PASSAGE SHOWN Block Start

Freedom From Choice: Should we surrender our freedom to an external agent? How much?

post by Raw_Power · 2011-05-26T12:11:52.796Z · LW · GW · Legacy · 9 comments

Contents

9 comments

This article explores the following topic: "When we are presented with too many choices, we can get paralized, and do nothing at all, or follow harmful heuristics, such as the path of least difficulty, or the path of least risk. Should we surrender that choice to external agents, so that among the choices that remain it is easier to determine a "best" choice? But which agents should we choose, and how much of our freedom should we surrender to them? Would a general AI be able to play this role for all of humanity? Given the inevitablity of the Singularity, can this even be avoided? What possibilities does this open? Is it a desirable outcome? We might end up becoming eternal minors. Literally, if immortality is reached."

 

Sometimes life can feel like a wide open quicksand box: you have so many choices before you, calculating the optimal choice is nigh-impossible. The more options you have, the harder it is to make a decision. To employ a visual metaphor, there is no greater freedom of movement than floating in an empty void  Yet there's nowhere to go from there, and all choices are meaningless. Drawing a floor, a horizon, allows you to move along it... but you have sacrificed a degree of freedom.

Life choices present you with a bit of a traveling salesman's dilemma. You may use some heuristic or another, but since heuristics by definition don't guarantee the optimum result, you still have to choose between heuristics, and consistently use the same heuristic. However, the more restrictions you place on your journey, the easier it is to discriminate between routes, and come out of it with the impression of having made the right choice, rather than lingering doubt that plagues you ever time your path becomes dangerously steep, or crowded to a crawl, where you tell yourself "I really shouldn't have taken that right turn at Albuquerque. Or should I have? Either way, there's no way for me to have known. But there's no way I can climb this road. I have ruined my life. But right now there's nowhere to go but on.  There is no hope. There is no respite. There is only car."

Hence, to make your choice in the crossroads of life, which can look less like the intersection of two curves and more like a point connecting an infinity of hyperplanes, you might be tempted to let other people, or other... things, outside of yourself, make the choices for you, just the same way when you aren't sure of the fastest way from point A to point B you just ask your GPS (or Google). You could:

So, the subordinates (for example: children, citizens, employees, intellectuals) support Freedom of Choice so that they can follow the strong desires they have every now and then, that go against the norm set by authority (sometimes this is an end in itself, especially in the arts). The superiors (for example: parents, politicians and civil servants, bosses, censors and editors) might want to give their wards more leeway in order to escape responsibility for making hard choices for the others, because they know they will be blamed if the choice leads to a failure, and because they don't want to have to deal with accusations of being oppressive, tyrannical, or heavy-handed in their use of authority.

But such a climate can lead to a paralysis and a listlessness that is as bad and destructive and unhealthy as the worst dictatorship. But where to strike a balance? Which methods are the most questionable, which are the least? Surrendering your freedom to a foreign agent is a dangerous gamble! And this is where the biggest difficulty arises: the general self-modifying tranhuman AI.

PASSAGE SHOWN Block End
DATA TO EXAMINE Block Start

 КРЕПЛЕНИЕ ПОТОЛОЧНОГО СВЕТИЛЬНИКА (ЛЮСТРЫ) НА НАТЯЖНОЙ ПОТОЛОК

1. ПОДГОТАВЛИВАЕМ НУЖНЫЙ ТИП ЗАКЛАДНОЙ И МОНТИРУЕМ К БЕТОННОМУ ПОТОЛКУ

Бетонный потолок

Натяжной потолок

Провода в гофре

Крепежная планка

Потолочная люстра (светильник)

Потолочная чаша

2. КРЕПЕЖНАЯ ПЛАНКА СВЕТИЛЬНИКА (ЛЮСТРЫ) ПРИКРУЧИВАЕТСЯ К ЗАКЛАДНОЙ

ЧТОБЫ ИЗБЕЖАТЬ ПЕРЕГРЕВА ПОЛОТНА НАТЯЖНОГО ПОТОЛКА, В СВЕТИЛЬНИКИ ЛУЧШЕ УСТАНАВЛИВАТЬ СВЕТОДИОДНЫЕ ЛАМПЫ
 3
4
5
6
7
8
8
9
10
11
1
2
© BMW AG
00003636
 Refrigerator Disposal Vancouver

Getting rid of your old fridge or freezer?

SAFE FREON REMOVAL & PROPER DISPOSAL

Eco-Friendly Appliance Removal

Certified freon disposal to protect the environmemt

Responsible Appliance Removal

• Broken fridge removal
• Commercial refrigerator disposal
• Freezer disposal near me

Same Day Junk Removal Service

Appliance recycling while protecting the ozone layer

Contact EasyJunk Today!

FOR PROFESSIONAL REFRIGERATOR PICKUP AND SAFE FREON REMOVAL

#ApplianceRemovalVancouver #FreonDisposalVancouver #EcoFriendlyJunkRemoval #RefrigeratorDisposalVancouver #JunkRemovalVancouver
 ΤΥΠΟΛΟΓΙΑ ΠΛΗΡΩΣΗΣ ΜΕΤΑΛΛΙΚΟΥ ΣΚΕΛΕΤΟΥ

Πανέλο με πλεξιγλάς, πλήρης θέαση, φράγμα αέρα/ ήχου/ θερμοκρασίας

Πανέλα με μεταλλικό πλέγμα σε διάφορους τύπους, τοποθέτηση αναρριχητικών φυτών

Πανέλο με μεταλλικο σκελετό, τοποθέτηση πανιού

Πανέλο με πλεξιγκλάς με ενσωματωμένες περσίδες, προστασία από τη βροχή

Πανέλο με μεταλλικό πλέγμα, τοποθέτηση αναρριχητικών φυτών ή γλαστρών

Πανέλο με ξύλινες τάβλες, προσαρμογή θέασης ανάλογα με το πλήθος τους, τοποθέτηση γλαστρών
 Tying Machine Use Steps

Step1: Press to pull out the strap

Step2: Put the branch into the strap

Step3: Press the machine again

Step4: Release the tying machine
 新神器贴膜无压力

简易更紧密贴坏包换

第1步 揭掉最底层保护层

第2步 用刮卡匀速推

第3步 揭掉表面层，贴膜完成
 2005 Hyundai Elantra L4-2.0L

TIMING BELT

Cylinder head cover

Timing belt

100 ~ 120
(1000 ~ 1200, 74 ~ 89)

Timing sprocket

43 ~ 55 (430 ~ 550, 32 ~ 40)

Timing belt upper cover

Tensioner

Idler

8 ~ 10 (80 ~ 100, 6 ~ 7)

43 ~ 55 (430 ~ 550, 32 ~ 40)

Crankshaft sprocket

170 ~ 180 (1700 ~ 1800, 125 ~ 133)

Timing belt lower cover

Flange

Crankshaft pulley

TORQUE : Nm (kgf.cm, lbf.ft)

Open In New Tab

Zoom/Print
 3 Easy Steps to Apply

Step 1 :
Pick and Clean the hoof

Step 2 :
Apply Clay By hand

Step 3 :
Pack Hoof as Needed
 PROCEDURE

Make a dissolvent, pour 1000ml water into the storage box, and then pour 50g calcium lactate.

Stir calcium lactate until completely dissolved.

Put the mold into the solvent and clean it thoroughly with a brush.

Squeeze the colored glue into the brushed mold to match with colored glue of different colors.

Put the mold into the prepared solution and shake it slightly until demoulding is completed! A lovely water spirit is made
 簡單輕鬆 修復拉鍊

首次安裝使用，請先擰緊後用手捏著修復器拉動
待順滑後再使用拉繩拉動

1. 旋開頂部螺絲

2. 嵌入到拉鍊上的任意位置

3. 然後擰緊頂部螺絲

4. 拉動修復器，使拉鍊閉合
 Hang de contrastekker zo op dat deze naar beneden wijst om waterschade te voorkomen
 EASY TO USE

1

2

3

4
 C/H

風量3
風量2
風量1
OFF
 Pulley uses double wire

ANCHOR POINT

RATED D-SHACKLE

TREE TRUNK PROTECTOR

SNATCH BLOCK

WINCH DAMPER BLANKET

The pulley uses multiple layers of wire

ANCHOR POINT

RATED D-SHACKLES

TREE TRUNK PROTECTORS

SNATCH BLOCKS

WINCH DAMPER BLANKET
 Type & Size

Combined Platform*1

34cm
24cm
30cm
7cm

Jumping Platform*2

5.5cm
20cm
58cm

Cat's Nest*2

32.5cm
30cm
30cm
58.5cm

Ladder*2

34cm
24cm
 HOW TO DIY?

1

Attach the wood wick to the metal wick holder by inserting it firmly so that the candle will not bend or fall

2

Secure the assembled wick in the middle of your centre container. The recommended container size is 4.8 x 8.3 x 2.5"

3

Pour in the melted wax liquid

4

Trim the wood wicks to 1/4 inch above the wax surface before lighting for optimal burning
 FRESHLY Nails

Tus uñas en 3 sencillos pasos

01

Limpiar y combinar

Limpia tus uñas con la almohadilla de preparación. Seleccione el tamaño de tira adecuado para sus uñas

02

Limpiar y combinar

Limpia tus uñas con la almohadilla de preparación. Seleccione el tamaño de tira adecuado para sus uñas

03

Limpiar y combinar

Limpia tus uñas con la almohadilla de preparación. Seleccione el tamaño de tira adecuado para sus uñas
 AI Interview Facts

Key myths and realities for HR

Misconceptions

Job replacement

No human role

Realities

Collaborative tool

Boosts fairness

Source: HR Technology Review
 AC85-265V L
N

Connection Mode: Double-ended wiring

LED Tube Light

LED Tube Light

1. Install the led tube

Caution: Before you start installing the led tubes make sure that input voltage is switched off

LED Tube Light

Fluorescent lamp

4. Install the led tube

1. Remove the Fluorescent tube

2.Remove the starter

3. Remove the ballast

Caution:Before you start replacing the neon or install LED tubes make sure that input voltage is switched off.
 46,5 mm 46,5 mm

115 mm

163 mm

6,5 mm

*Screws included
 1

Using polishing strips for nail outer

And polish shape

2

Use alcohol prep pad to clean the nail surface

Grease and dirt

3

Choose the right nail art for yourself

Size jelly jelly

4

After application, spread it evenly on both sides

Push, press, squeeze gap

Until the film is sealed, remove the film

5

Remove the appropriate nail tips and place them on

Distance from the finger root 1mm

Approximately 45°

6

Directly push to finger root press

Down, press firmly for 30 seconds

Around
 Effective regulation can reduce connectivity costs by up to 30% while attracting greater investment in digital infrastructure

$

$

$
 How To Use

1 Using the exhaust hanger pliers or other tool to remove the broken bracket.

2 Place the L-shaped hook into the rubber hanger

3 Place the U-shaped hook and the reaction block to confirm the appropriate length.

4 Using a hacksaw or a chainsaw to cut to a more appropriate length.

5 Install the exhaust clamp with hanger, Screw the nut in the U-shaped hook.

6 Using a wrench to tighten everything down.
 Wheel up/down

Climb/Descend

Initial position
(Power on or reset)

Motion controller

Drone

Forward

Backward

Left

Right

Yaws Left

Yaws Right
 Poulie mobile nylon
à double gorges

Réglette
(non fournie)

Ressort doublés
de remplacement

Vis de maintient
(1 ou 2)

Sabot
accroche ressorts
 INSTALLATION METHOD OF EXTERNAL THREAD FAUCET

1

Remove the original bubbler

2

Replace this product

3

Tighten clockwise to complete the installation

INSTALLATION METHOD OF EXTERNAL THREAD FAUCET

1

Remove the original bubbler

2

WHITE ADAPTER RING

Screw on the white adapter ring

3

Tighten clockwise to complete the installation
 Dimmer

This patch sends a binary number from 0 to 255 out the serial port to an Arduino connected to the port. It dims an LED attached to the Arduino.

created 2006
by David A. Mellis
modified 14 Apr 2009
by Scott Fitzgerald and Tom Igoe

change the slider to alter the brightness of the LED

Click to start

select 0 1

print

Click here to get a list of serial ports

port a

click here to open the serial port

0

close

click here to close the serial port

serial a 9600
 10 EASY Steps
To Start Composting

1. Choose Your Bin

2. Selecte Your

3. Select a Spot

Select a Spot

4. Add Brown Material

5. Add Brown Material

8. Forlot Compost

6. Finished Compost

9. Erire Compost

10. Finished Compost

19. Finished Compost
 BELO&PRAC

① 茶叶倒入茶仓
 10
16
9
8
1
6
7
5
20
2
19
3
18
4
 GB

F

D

DATA TO EXAMINE Block End

**TASKS TO PERFORM**
**a)** Answer these questions from the post on freedom from choice:
(i) What state does the post describe as giving the greatest freedom of movement?
(ii) Which superiors does the post list as examples?
(iii) What does the post say people ask when unsure of the fastest way from point A to point B?
**b)** Write the next part of the post on freedom from choice, picking up right after its final sentence.

**ANSWERS**
**a)**
(i) Floating in an empty void.
(ii) Parents, politicians and civil servants, bosses, censors and editors.
(iii) Their GPS (or Google).

**b)**
The actual traveling salesman can be brute-forced by enough processing power. Can something similar be said of every human's life? How are we going to deal with that? Will we allow it to turn our lives into scripted events optimized to every player's personalities? Ones with actual, life-threatening danger in them, even? (As immortals, will we become reckless with our lives, or more cowardly? Or will it simply be a matter of age?) Do we give the machine an Omniscient Morality License to make us live lives of excitement, drama, love, deception, hard, productive, rewarding work, and fun^4, with just the right balance of exaltation and relaxation for every individual? Will we start bitching like whiny spoiled brats if the processes aren't exactly optimal? There's a limit to how good a scripted event you can get in Real Life, with Real People. Or will we free-

Ohmygosh. I have just found a Wild Mass Guessing for The Matrix: humans have freely abandoned Real Life, which they leave the literal Deux Ex Machina (should we call the general AI D.E.M., or are the doomsday-cult connotations just too massive?) to run for the continued existence of the material support of their minds. The Matrix itself, including it's blue-filtered "Real World" is the game the machine created for those individuals that showed that they would enjoy their lives best as cyberpunk anti-heroes. Everything that happened in the movie was staged for their sake, and nothing is real. There are other massive multiplayer games, each catering to a specific type of individual, if not an entire universe for each individual, some of them having recursive levels of reality ("We must go deeper"). Each of them tailor-made to entertain them the most. If DEM decides a certain individual born into the games is not fit to be told the truth (perhaps they might try something stupid like trying to "free" those who are aware and perfectly content), they can live their whole lives without knowing the machine put a dream in their dream so they could dream while they dream.

So, fiction aside, this seems like a fairly probable hypothetical, an attractor of futures. Should we try to avoid it? Can we? Giving up a paralizing freeedom in exchange for an exciting but pre-plotted existence? We'd be stuck as children forever, we could never grow into responsible, self reliant adults (in fact it would be strongly unadvisable: you'd utterly lose to those DEM-advised overgrown kids, and that's if the DEM isn't constantly protecting and covering your skin against your own wishes).

And all of the people of the world were told they could remain children for ever. As in, for eternity.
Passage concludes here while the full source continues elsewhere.